Although Vincea was born to a former college football player and a former bodybuilder, even her parents were surprised when she showed a natural aptitude for martial arts. Her mother took her to a dojo in Lumberton, but never expected Vincea to excel so quickly.
“I thought this was something she could grow in and do well in,” Mary Locklear said. “When she was born, she was very critical, not breathing on her own. She almost died several times. Now she’s my hero.”
At five feet, seven inches tall and 130 pounds, Vincea also surprises many of her opponents on the mat. In events like grappling, which is much like wrestling, Vincea often faces off against boys—even two or three years older than she is.
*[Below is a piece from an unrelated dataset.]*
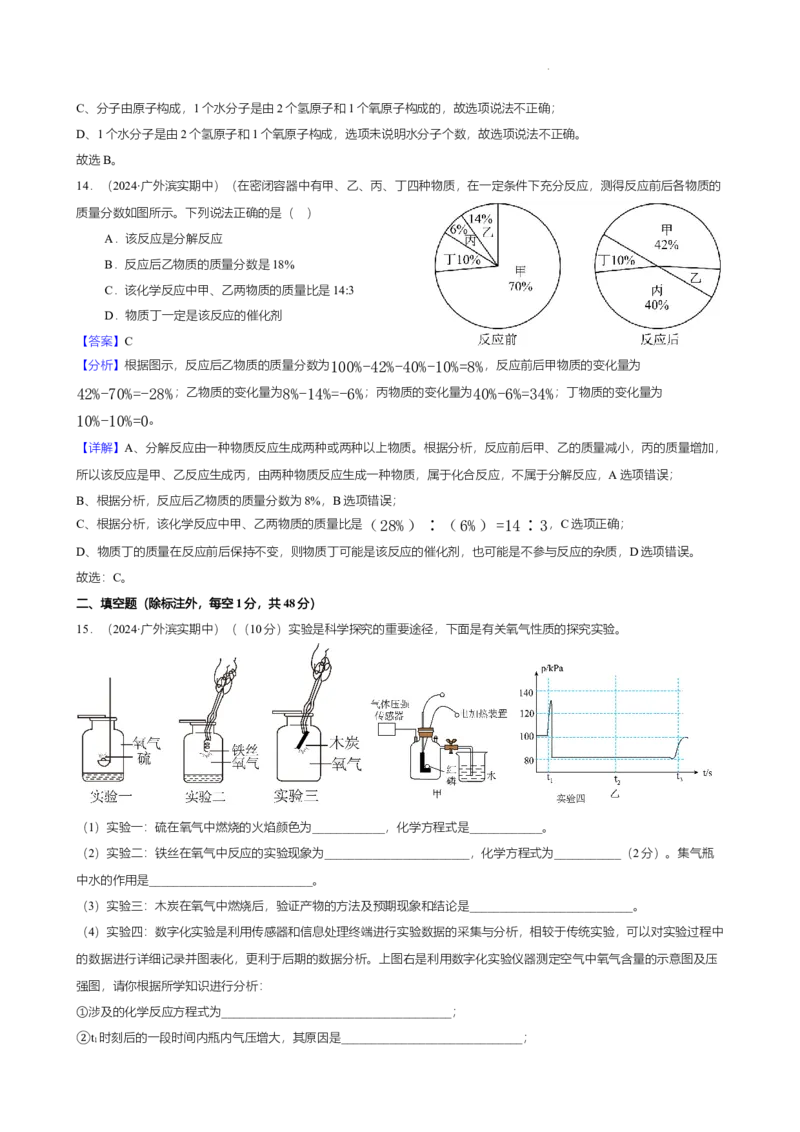 广东省广州市南沙区滨海实验学校2024-2025学年九年级上学期期中学情测试化学试卷（解析版）_广州九上月考+期中+期末+一模二模+中考真题_2024年秋九年级上学期期中考试试卷和答案解析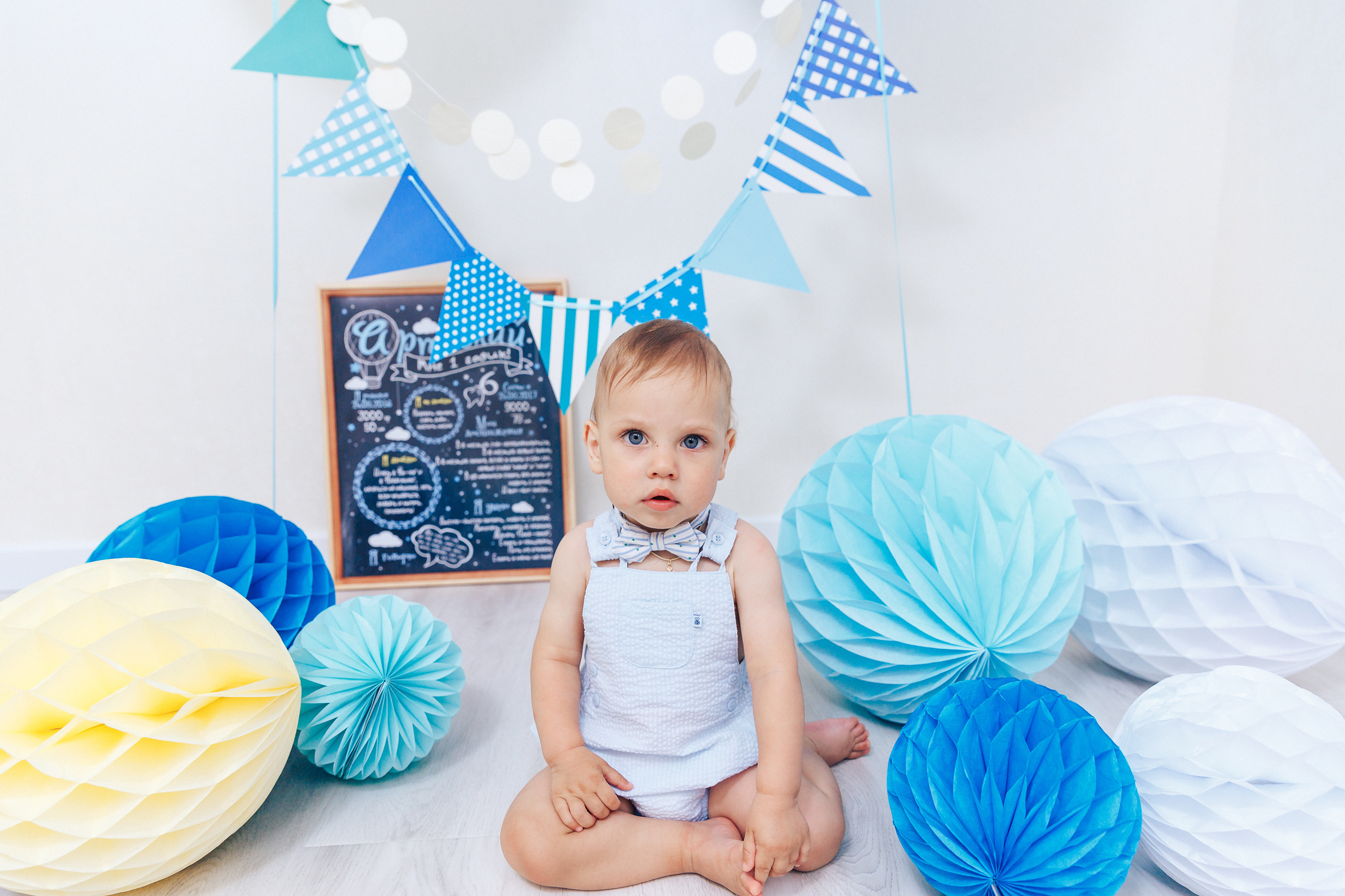 День рождения Артема 1 год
“My master at the dojo believes it depends on how good your technique is and your skill level,” Vincea said. “He believes it doesn’t matter whether you’re fighting a boy or a girl.”
Despite the differences in age and gender, Vincea wins first place most of the time, beating 17- or 18-year-old boys by putting them in choke holds.
“That’s really unusual for a girl,” Mary Locklear said. “It doesn’t matter if it’s a female or male in front of her. She always wins.”
Vincea said she is inspired by the likes of Bruce Lee and George St. Pierre, a renowned UFC fighter. She thinks of them when the training gets tough—and it often does. Vincea spends about 20 hours a week at the dojo, and her master and other students push her to do better.
It’s not unusual for the young athletes to do 1,000 jumping jacks during a workout, said Master Timothy Bryant, who coaches Vincea at Dojo Knights. They also do as many as 600 sit-ups and 600 crunches, he said.
“One person will push the rest of the class,” he said. “When you get a certain pace going, you can do that many.”
Bryant said Vincea is especially focused and dedicated to martial arts.
“If the doors of the dojo are open, she’s there,” he said of Vincea. “She’s a special type of martial artist you don’t run across every day.”
When she’s not doing jumping jacks, training or competing, Vincea is busy writing poetry, studying history or volunteering with her church. She has aspirations of being a history teacher, but she also wants to achieve her black belt and teach martial arts.
The physical demands and Vincea’s growing strength are enough to inspire—or scare—her father, James Locklear.
“I tried doing the workouts, but I couldn’t handle them,” James Locklear said. “The physical demands are astronomical. They’re unreal.”
Calling his daughter the “spiritual glue” that holds the family together, James said watching her fight—given her illnesses at birth—is a miracle in itself. It’s also intimidating to watch her put submission holds on boys who are older and heavier than she is, he said.
“I came home late one day this summer and when I opened the door, there was a foot in my face,” he said. “It used to be she greeted me with hugs. Now it’s side-kicks, reverse punches, jabs to the rib cage.”